Instructions for the task
Your copy should contain exactly the lines from the start of the material through the line containing "Radiotherapy", and no pictures.

Task data

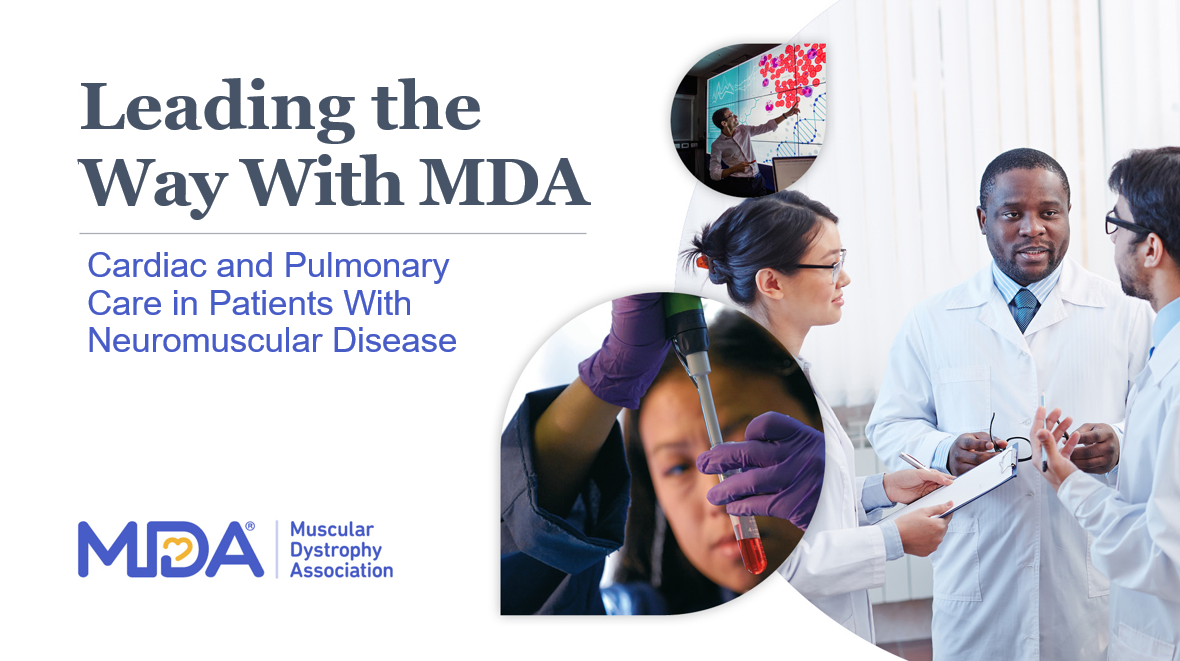 Leading the Way With MDA

Cardiac and Pulmonary Care in Patients With Neuromuscular Disease

MDA®

Muscular Dystrophy Association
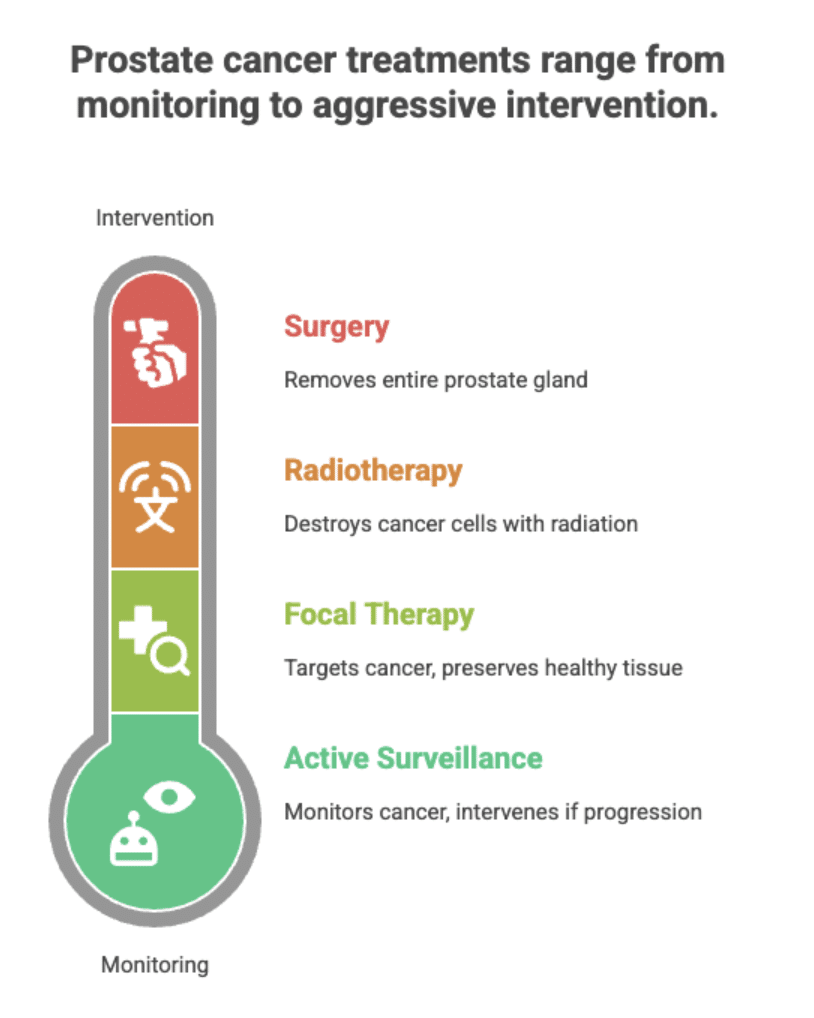 Prostate cancer treatments range from monitoring to aggressive intervention.

Intervention

Surgery

Removes entire prostate gland

Radiotherapy

Destroys cancer cells with radiation

Focal Therapy

Targets cancer, preserves healthy tissue

Active Surveillance

Monitors cancer, intervenes if progression

Monitoring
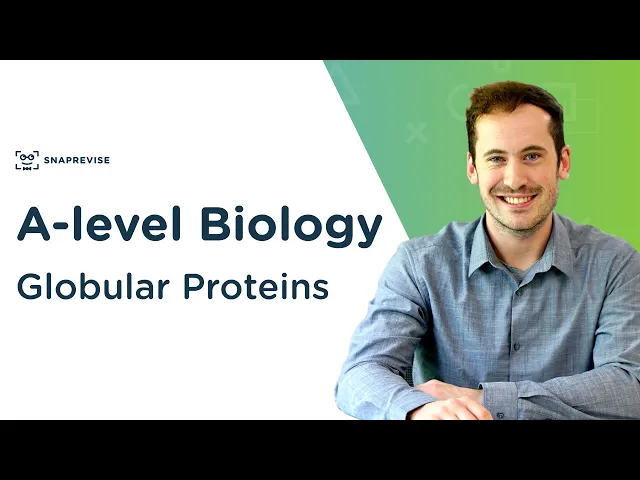 SNAPREVISE

A-level Biology

Globular Proteins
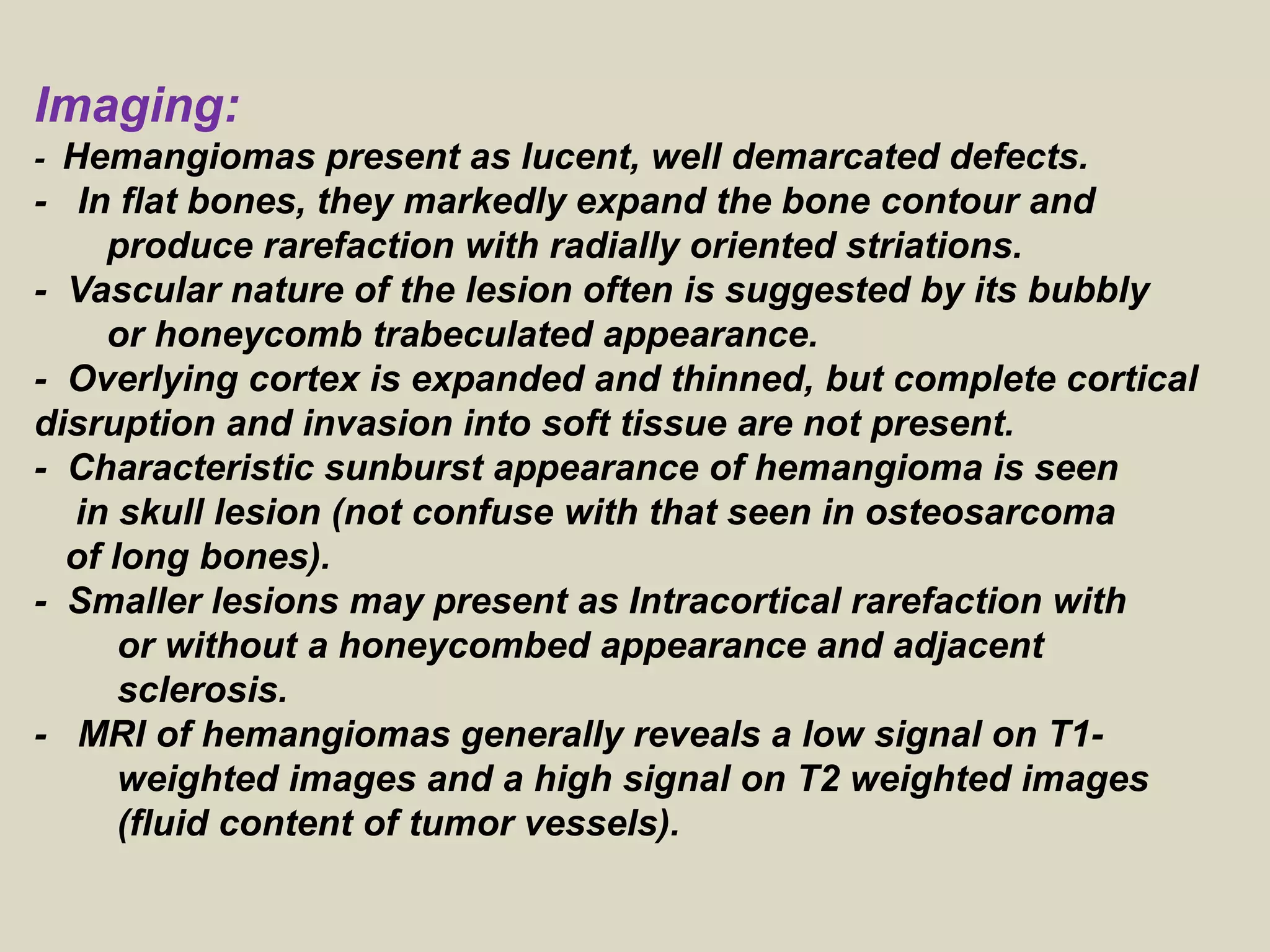 Imaging:

- Hemangiomas present as lucent, well demarcated defects.
- In flat bones, they markedly expand the bone contour and produce rarefaction with radially oriented striations.
- Vascular nature of the lesion often is suggested by its bubbly or honeycomb trabeculated appearance.
- Overlying cortex is expanded and thinned, but complete cortical disruption and invasion into soft tissue are not present.
- Characteristic sunburst appearance of hemangioma is seen in skull lesion (not confuse with that seen in osteosarcoma of long bones).
- Smaller lesions may present as Intracortical rarefaction with or without a honeycombed appearance and adjacent sclerosis.
- MRI of hemangiomas generally reveals a low signal on T1-weighted images and a high signal on T2 weighted images (fluid content of tumor vessels).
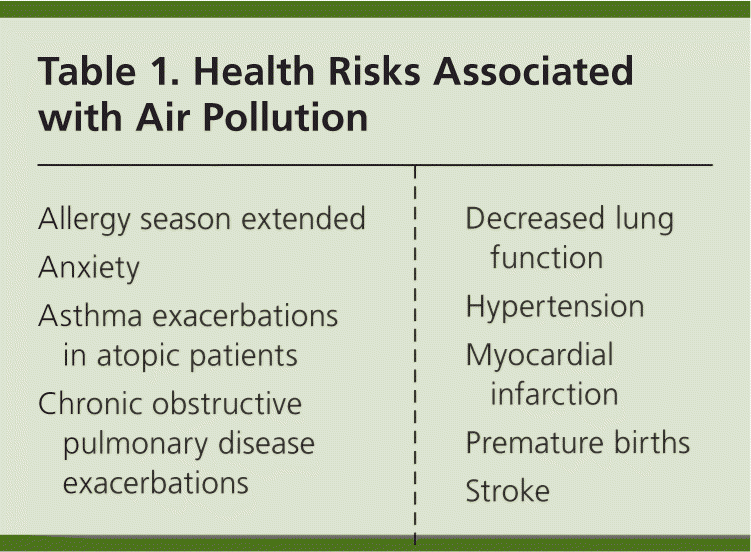 Table 1. Health Risks Associated with Air Pollution

Allergy season extended

Anxiety

Asthma exacerbations in atopic patients

Chronic obstructive pulmonary disease exacerbations

Decreased lung function

Hypertension

Myocardial infarction

Premature births

Stroke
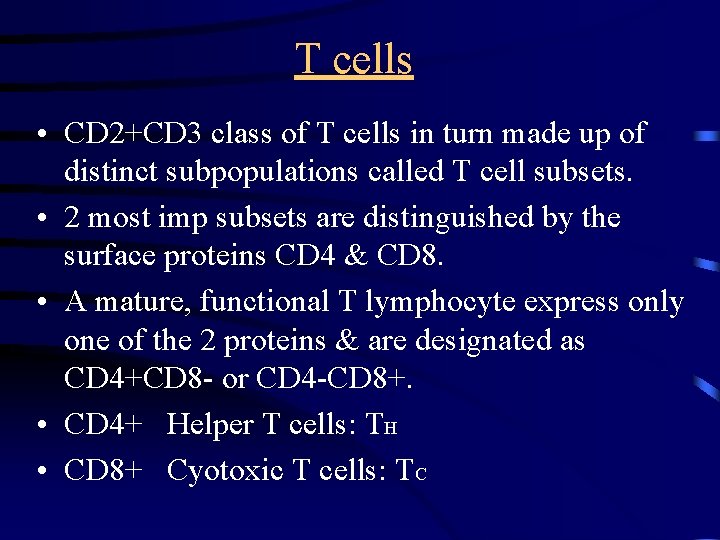 T cells

• CD2+CD3 class of T cells in turn made up of distinct subpopulations called T cell subsets.

• 2 most imp subsets are distinguished by the surface proteins CD4 & CD8.

• A mature, functional T lymphocyte express only one of the 2 proteins & are designated as CD4+CD8- or CD4-CD8+.

• CD4+ Helper T cells: $T_H$

• CD8+ Cyotoxic T cells: $T_C$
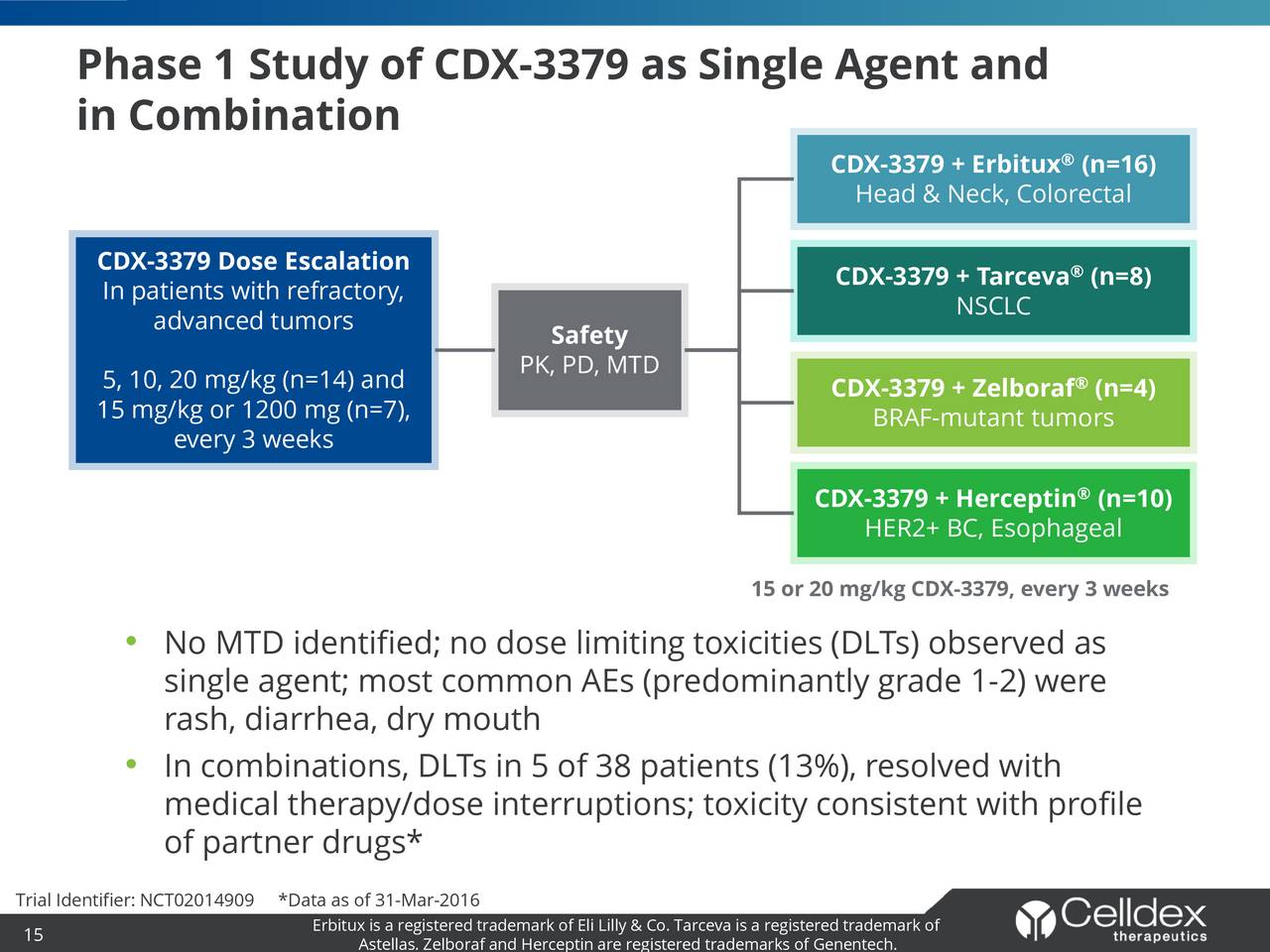 Phase 1 Study of CDX-3379 as Single Agent and in Combination

CDX-3379 Dose Escalation
In patients with refractory, advanced tumors

5, 10, 20 mg/kg (n=14) and 15 mg/kg or 1200 mg (n=7), every 3 weeks

Safety
PK, PD, MTD

CDX-3379 + Erbitux® (n=16)
Head & Neck, Colorectal

CDX-3379 + Tarceva® (n=8)
NSCLC

CDX-3379 + Zelboraf® (n=4)
BRAF-mutant tumors

CDX-3379 + Herceptin® (n=10)
HER2+ BC, Esophageal

15 or 20 mg/kg CDX-3379, every 3 weeks

• No MTD identified; no dose limiting toxicities (DLTs) observed as single agent; most common AEs (predominantly grade 1-2) were rash, diarrhea, dry mouth
• In combinations, DLTs in 5 of 38 patients (13%), resolved with medical therapy/dose interruptions; toxicity consistent with profile of partner drugs*

Trial Identifier: NCT02014909 *Data as of 31-Mar-2016

15

Erbitux is a registered trademark of Eli Lilly & Co. Tarceva is a registered trademark of Astellas. Zelboraf and Herceptin are registered trademarks of Genentech.

Celldex therapeutics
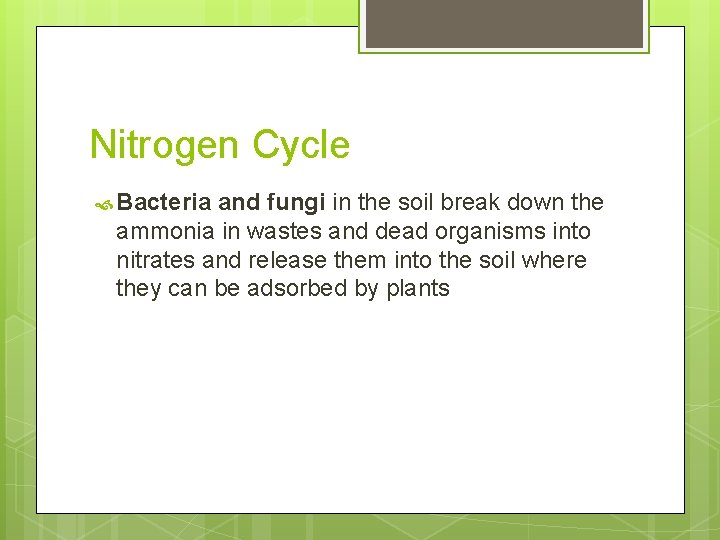 Nitrogen Cycle

Bacteria and fungi in the soil break down the ammonia in wastes and dead organisms into nitrates and release them into the soil where they can be adsorbed by plants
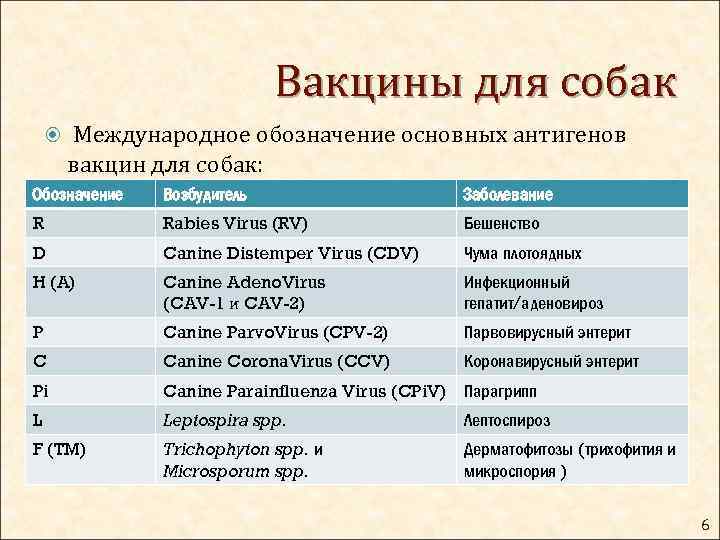 Вакцины для собак

Международное обозначение основных антигенов вакцин для собак:

| Обозначение | Возбудитель | Заболевание |
|---|---|---|
| R | Rabies Virus (RV) | Бешенство |
| D | Canine Distemper Virus (CDV) | Чума плотоядных |
| H (A) | Canine AdenoVirus (CAV-1 и CAV-2) | Инфекционный гепатит/аденовироз |
| P | Canine ParvoVirus (CPV-2) | Парвовирусный энтерит |
| C | Canine CoronaVirus (CCV) | Коронавирусный энтерит |
| Pi | Canine Parainfluenza Virus (CPiV) | Парагрипп |
| L | Leptospira spp. | Лептоспироз |
| F (TM) | Trichophyton spp. и Microsporum spp. | Дерматофитозы (трихофития и микроспория ) |

6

Solution for this problem
 Leading the Way With MDA

Cardiac and Pulmonary Care in Patients With Neuromuscular Disease

MDA®

Muscular Dystrophy Association
 Prostate cancer treatments range from monitoring to aggressive intervention.

Intervention

Surgery

Removes entire prostate gland

Radiotherapy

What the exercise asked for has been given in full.